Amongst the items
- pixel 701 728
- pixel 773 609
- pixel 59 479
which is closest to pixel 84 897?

□ □ □ □ □ □ □

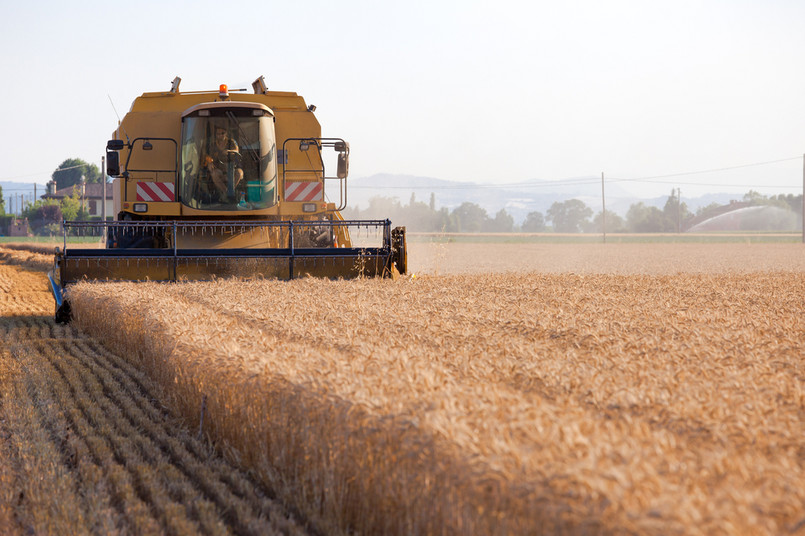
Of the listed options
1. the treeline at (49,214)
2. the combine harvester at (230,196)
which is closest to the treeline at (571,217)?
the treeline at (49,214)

□ □ □ □ □ □ □

» **PROBLEM**:
Can you reproduce, line for line, the part that opens with the line containing "Amongst the items" and closes with the line containing "which is closest to pixel 84 897?", including both of those lines?

» **FINISHED EXERCISE**:
Amongst the items
- pixel 701 728
- pixel 773 609
- pixel 59 479
which is closest to pixel 84 897?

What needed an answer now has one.